What is the International Fellowship Program (IFP)?
The IFP places international firefighters in leading U.S. fire departments for six months to learn best practices and internalize the U.S. fire service culture. This initial version of the program is sponsored by the Saudi Aramco Oil Company who dispatches 32 members of its Fire Protection Department to the U.S. per year, in four cohorts of eight firefighters.
What is Saudi Aramco?
Saudi Aramco is a Saudi Arabian national petroleum and natural gas company based in Dhahran, Saudi Arabia. It’s considered one of the world’s largest companies.
Why was the IFP created?
The Saudi Aramco Fire Protection Department Manager is committed to continuous improvement and wants his firefighters to get more real-life experiences to hone their decision-making skills under pressure. Given Saudi Aramco’s strong prevention/safety culture, their firefighters have few opportunities to run real fire emergency calls. Since Saudi Aramco used to be an American company, its entire operational culture (as well as apparatus) is based on the U.S. fire service. It made sense that they would turn to the IAFC to help embed their firefighters in U.S. fire departments to gain crucial, hands-on experience.
What are the Saudi Aramco firefighters here to do?
The Saudi Aramco firefighters are here to increase their operational experience by running calls. They ride fourth/fifth on apparatus for five months but are not counted towards minimum staffing.
What type of experience and/or training do the firefighters have?
Saudi Aramco’s Fire Protection Department is an all-hazards fire department that protects industrial sites as well as Saudi Aramco compounds/communities. They are all Pro Board and IFSAC certified firefighters. The Saudi Aramco firefighters are trained to the first-responder level but are not EMTs. All EMS is outsourced to Johns Hopkins who runs the hospital systems at the compounds.
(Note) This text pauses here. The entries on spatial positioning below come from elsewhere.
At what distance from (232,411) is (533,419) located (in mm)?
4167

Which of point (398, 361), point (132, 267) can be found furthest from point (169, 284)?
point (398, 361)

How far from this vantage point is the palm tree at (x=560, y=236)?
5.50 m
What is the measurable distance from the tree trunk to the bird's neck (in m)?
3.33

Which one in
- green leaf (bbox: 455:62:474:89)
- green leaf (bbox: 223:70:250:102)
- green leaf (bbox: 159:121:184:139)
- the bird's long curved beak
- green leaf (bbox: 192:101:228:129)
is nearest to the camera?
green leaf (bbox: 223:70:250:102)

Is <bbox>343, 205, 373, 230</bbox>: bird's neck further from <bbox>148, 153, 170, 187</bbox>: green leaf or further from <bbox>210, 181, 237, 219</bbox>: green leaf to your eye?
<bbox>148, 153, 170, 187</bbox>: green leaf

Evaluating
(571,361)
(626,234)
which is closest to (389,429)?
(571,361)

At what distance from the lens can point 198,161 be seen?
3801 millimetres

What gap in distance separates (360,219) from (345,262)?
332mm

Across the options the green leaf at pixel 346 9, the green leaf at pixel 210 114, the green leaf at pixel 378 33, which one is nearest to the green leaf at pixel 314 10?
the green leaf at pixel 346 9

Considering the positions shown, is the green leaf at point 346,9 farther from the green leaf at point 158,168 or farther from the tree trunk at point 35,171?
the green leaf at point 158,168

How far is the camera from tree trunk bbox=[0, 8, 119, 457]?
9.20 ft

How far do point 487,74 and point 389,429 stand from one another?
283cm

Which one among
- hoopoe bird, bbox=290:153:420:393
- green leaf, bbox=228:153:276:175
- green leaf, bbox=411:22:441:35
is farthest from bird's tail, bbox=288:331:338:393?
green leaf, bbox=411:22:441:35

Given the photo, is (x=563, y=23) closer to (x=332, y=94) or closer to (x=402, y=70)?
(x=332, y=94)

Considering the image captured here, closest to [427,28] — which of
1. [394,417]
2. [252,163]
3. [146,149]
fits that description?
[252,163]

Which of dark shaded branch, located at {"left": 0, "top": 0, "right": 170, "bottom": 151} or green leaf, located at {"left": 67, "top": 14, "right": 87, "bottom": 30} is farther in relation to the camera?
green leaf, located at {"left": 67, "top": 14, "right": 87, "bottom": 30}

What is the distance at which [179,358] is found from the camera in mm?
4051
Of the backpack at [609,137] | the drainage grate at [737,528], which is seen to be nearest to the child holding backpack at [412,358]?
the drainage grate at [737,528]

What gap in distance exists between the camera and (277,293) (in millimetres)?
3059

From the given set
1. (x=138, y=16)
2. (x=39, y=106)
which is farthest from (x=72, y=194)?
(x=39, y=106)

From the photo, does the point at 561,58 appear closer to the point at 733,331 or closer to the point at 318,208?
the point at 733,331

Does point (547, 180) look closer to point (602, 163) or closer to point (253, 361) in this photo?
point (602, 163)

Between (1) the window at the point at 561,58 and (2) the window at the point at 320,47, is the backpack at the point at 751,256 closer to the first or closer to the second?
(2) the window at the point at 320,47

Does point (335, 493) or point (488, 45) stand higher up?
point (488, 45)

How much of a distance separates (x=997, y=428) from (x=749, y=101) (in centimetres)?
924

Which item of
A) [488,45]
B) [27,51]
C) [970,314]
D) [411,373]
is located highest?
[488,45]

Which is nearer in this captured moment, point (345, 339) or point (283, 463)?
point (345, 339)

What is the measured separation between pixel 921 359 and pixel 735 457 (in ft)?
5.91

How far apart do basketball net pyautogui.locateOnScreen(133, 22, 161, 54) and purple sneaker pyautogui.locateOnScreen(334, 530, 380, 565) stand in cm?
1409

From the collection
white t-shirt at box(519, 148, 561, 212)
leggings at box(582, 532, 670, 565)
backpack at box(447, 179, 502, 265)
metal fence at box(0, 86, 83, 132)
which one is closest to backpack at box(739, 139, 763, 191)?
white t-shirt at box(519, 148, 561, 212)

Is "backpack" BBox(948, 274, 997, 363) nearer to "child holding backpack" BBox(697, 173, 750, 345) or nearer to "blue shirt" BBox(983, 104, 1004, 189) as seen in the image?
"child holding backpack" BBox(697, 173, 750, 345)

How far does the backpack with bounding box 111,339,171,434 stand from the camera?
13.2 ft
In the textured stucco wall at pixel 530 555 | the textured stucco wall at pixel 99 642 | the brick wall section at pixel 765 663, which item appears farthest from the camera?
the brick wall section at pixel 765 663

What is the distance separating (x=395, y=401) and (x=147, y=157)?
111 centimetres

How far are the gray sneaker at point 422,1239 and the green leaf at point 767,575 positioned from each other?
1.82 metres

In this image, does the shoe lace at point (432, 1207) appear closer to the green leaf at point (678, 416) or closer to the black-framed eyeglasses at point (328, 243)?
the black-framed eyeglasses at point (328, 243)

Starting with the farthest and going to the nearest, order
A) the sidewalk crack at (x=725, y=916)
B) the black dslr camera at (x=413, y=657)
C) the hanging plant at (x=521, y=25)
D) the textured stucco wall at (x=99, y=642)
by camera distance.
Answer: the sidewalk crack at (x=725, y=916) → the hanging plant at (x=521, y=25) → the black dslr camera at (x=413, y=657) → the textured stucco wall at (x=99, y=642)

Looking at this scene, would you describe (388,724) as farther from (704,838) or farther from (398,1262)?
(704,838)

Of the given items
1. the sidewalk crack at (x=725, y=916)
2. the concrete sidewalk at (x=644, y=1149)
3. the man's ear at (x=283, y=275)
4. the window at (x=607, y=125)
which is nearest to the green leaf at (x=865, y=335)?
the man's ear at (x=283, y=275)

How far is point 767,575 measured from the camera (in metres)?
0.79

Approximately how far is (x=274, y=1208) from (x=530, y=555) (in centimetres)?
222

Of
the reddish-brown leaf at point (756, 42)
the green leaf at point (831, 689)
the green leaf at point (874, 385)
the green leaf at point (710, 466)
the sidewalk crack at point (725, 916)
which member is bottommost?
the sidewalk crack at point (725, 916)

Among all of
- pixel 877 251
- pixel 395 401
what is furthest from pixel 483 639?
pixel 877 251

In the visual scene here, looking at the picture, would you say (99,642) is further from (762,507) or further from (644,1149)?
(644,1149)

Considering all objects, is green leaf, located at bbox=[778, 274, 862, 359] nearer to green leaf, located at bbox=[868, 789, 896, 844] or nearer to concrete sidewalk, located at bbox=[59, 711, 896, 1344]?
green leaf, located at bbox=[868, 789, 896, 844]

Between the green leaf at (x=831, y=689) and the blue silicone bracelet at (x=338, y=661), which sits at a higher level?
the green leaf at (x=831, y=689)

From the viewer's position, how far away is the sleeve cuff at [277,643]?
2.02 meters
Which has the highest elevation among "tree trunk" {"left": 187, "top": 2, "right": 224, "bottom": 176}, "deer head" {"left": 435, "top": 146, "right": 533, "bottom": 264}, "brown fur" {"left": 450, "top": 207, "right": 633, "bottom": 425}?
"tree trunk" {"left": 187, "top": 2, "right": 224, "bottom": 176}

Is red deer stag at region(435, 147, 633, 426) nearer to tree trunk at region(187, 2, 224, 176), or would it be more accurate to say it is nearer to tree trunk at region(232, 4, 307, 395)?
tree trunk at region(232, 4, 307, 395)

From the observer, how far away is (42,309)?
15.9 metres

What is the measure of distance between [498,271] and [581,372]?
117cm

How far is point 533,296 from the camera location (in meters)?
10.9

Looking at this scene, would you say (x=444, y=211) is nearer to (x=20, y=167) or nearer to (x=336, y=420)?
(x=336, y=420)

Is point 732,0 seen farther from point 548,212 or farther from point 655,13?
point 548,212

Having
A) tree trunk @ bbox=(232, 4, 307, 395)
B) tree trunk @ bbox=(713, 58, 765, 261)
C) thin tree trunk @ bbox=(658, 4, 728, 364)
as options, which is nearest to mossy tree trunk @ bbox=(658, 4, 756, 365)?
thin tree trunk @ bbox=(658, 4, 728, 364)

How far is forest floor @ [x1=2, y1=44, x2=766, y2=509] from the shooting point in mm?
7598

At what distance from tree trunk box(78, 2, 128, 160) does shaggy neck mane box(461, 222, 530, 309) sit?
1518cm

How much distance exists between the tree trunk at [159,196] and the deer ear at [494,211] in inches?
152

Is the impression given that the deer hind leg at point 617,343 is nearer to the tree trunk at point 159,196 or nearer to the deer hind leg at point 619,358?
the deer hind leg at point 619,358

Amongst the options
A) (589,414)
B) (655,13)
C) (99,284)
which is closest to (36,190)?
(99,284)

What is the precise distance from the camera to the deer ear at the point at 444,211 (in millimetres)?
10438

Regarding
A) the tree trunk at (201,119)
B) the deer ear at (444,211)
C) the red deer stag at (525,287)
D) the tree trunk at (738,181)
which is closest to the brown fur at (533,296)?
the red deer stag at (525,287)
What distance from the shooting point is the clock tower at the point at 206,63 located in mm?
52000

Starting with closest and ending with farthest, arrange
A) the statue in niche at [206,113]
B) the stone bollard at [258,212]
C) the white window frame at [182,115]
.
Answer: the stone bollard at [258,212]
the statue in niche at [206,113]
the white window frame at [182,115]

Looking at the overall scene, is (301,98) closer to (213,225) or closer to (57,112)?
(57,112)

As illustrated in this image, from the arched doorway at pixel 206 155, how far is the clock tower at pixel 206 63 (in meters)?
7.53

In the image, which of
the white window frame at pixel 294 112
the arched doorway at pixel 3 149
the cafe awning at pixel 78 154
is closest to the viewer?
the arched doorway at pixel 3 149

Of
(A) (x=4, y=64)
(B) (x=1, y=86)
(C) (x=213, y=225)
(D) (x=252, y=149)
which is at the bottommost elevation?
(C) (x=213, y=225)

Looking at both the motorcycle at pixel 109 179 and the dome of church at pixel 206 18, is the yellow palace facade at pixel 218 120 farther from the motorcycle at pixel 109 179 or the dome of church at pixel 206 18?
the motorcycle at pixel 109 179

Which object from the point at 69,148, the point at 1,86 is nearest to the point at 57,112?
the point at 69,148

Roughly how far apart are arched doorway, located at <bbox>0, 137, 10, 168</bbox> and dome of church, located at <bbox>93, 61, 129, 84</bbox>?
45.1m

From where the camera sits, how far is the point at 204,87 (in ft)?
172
What can the Saudi Aramco firefighters do?
The Saudi Aramco firefighters’ skill-level is evaluated during a three-week skills verification period with the department’s training division. Only those who demonstrate their competency during this time are released to the stations. The Saudi Aramco firefighters may do anything (including interior firefighting) that the commanding officer feels comfortable with. Because they are on a J-1 visa, they may not perform patient care. They may, however, assist crews during a medical response.
What is this program costing our fire department?
The International Fellowship Program picks up the costs for all PPE, equipment, and instructor-time needed for the SA firefighters. This program is cost-neutral to the department.
What is the benefit to me personally, and to the department?
The largest benefit to our department is the opportunity to test and challenge ourselves.
As Fire Chief Fullum says: “We embrace the challenges and opportunities of providing those services in a fast-paced and complex environment. Through training, innovation, and a data-driven decision-making lens, we are able to remain in a constant state of improvement.”
This This is a unique program: participating departments' personnel will have an opportunity to work with a far different culture than they typically do with international ride-a longs or visitors. This program also offers professional development opportunities for personnel: formal leadership classes and networking with the other departments taking part in the program. The tangible benefits of this program are relational.
What can they do on a medical call?
The work visas that the fellowship members are under do not allow them to medically treat someone. Therefore, they are only allowed to perform tasks on a medical scene that do not require medical training and/or certification. But they can assist with carrying equipment, loading patients, etc.
Do they get treated like probationary firefighters on calls and around the station?
These firefighters are guests in the department and should be treated as such. All of the fellows have many years of experience within the fire service; some are officers within their own departments. They shouldn’t be treated like rookie firefighters. However, that doesn’t mean that they aren’t expected to work alongside your personnel. They are expected to contribute around the station and on scene like all other firefighters. They are here to experience station life and learn how U.S. fire departments fight fire. On fire scenes, officers should look out for them while they gain the experience to operate at the department’s levels, just like they would any new firefighter within their department.